**TASK TO COMPLETE:** In your copy, leave out the pictures and repeat the entries below exactly.

**DATASET ENTRIES:**
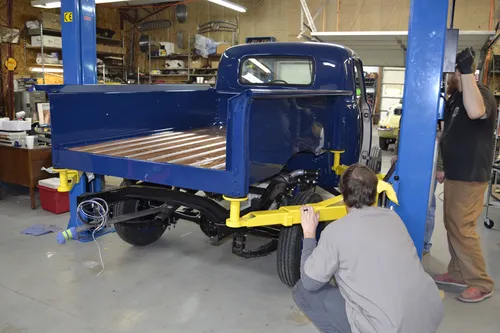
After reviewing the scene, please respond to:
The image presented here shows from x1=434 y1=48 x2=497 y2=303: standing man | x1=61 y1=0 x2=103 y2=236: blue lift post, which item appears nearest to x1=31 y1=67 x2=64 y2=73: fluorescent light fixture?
x1=61 y1=0 x2=103 y2=236: blue lift post

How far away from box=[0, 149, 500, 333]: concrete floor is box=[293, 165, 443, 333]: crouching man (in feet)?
3.41

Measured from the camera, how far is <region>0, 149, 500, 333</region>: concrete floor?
3062mm

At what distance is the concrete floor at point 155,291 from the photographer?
3.06m

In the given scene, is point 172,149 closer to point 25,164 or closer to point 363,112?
point 363,112

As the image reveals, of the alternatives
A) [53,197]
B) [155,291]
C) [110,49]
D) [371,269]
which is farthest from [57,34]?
[371,269]

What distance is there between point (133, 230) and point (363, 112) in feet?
9.92

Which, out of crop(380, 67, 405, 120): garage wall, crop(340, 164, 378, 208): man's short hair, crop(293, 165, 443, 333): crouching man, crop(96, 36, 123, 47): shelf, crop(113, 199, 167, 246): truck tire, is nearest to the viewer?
crop(293, 165, 443, 333): crouching man

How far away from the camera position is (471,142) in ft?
11.1

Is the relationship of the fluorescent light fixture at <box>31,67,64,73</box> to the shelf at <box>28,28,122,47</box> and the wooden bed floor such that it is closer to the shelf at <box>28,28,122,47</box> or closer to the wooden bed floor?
the shelf at <box>28,28,122,47</box>

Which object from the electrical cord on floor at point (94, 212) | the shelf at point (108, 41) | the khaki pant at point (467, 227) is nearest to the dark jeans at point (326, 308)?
the khaki pant at point (467, 227)

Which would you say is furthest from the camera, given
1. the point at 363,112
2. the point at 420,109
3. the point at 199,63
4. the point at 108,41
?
the point at 108,41

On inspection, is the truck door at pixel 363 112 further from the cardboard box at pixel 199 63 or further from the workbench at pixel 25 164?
the cardboard box at pixel 199 63

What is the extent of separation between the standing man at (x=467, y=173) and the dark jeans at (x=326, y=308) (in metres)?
1.65

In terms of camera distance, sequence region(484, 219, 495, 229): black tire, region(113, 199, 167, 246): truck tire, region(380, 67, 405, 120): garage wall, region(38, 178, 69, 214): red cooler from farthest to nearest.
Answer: region(380, 67, 405, 120): garage wall
region(38, 178, 69, 214): red cooler
region(484, 219, 495, 229): black tire
region(113, 199, 167, 246): truck tire
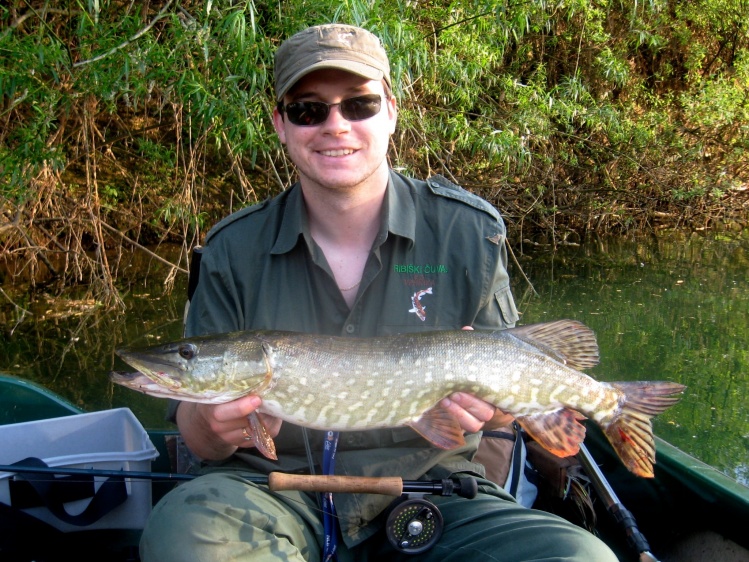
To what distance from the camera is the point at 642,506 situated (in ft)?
8.58

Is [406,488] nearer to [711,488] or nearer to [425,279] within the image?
[425,279]

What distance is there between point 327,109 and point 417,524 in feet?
4.19

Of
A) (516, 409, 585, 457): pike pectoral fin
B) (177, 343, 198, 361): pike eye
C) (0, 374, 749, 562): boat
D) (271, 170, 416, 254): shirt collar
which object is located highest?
(271, 170, 416, 254): shirt collar

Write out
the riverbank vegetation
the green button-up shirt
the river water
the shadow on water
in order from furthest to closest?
the shadow on water → the river water → the riverbank vegetation → the green button-up shirt

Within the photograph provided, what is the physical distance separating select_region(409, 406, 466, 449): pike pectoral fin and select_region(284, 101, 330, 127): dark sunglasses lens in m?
0.97

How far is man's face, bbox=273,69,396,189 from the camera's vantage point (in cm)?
227

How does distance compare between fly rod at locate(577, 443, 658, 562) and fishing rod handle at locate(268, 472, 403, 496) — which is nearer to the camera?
fishing rod handle at locate(268, 472, 403, 496)

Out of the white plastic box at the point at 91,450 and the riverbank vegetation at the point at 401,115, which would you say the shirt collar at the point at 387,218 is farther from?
the riverbank vegetation at the point at 401,115

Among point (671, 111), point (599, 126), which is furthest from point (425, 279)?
point (671, 111)

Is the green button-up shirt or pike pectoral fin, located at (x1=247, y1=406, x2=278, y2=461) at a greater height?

**COMPLETED TASK:**
After reviewing the scene, please respond to:
The image presented here shows from x1=434 y1=48 x2=497 y2=303: standing man | x1=61 y1=0 x2=103 y2=236: blue lift post, which item appears nearest to x1=31 y1=67 x2=64 y2=73: fluorescent light fixture?
x1=61 y1=0 x2=103 y2=236: blue lift post

How far away from box=[0, 149, 500, 333]: concrete floor is box=[293, 165, 443, 333]: crouching man (in feet)?
3.41

Measured from the camera, how far is <region>0, 149, 500, 333</region>: concrete floor?
3062mm

At what distance is the concrete floor at point 155,291 from the photographer?
3.06m

In the given scene, is point 172,149 closer to point 25,164 or closer to point 363,112?
point 363,112

As the image reveals, of the alternatives
A) [53,197]
B) [155,291]
C) [110,49]
D) [371,269]
which is farthest from [57,34]?
[371,269]

What distance is there between point (133, 230) and point (363, 112) in feet?
9.92

Which, out of crop(380, 67, 405, 120): garage wall, crop(340, 164, 378, 208): man's short hair, crop(293, 165, 443, 333): crouching man, crop(96, 36, 123, 47): shelf, crop(113, 199, 167, 246): truck tire, is nearest to the viewer?
crop(293, 165, 443, 333): crouching man

How far away from the camera position is (471,142) in ft?
11.1

Is the relationship of the fluorescent light fixture at <box>31,67,64,73</box> to the shelf at <box>28,28,122,47</box> and the wooden bed floor such that it is closer to the shelf at <box>28,28,122,47</box> or closer to the wooden bed floor?
the shelf at <box>28,28,122,47</box>

Which object from the electrical cord on floor at point (94, 212) | the shelf at point (108, 41) | the khaki pant at point (467, 227) is nearest to the dark jeans at point (326, 308)?
the khaki pant at point (467, 227)

Which would you say is furthest from the camera, given
1. the point at 363,112
2. the point at 420,109
3. the point at 199,63
4. the point at 108,41
?
the point at 108,41

On inspection, is the truck door at pixel 363 112 further from the cardboard box at pixel 199 63 or further from the workbench at pixel 25 164?
the cardboard box at pixel 199 63

What is the extent of separation between the standing man at (x=467, y=173) and the dark jeans at (x=326, y=308) (in metres)?
1.65

In terms of camera distance, sequence region(484, 219, 495, 229): black tire, region(113, 199, 167, 246): truck tire, region(380, 67, 405, 120): garage wall, region(38, 178, 69, 214): red cooler from farthest to nearest.
Answer: region(380, 67, 405, 120): garage wall
region(38, 178, 69, 214): red cooler
region(484, 219, 495, 229): black tire
region(113, 199, 167, 246): truck tire
To what distance from the camera is the point at 642,506 situated (in ft)?
8.58

Is [406,488] nearer to [711,488] or nearer to [425,279] within the image?
[425,279]

What distance is there between point 327,109 and point 417,524 in feet?
4.19

Of
A) (516, 409, 585, 457): pike pectoral fin
B) (177, 343, 198, 361): pike eye
C) (0, 374, 749, 562): boat
D) (271, 170, 416, 254): shirt collar
which object is located highest?
(271, 170, 416, 254): shirt collar

Write out
the riverbank vegetation
the green button-up shirt
the river water
the shadow on water
in order from furthest to closest?
the shadow on water → the river water → the riverbank vegetation → the green button-up shirt

Within the photograph provided, what is the physical distance separating select_region(409, 406, 466, 449): pike pectoral fin and select_region(284, 101, 330, 127): dark sunglasses lens in m?
0.97

How far is man's face, bbox=273,69,396,189 from the camera's vantage point (in cm)?
227

How does distance compare between fly rod at locate(577, 443, 658, 562) and fishing rod handle at locate(268, 472, 403, 496) — which is nearer to the camera?
fishing rod handle at locate(268, 472, 403, 496)

Out of the white plastic box at the point at 91,450 and the riverbank vegetation at the point at 401,115, which would you say the shirt collar at the point at 387,218 is farther from?
the riverbank vegetation at the point at 401,115

Among point (671, 111), point (599, 126), which is furthest from point (425, 279)?
point (671, 111)

Is the green button-up shirt or pike pectoral fin, located at (x1=247, y1=406, x2=278, y2=461) at a greater height?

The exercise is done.